───── Çıkarılan Veriler

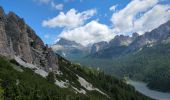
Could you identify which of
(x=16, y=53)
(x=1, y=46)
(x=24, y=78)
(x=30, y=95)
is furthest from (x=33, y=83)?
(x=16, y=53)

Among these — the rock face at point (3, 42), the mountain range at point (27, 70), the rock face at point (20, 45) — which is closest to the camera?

──────────
───── Çıkarılan Veriler

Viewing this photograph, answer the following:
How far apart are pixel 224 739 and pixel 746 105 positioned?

──────────

*Görev Yönergesi*:
Listede "which" kelimesini içeren satırların hepsini seçip aynen aktarır mısın? Büyük-küçük harf ayrımı dikkate alınmalıdır.

*Görev Çözümü*:
Could you identify which of
Among these — the rock face at point (3, 42), the mountain range at point (27, 70), the rock face at point (20, 45) — which is closest to the camera?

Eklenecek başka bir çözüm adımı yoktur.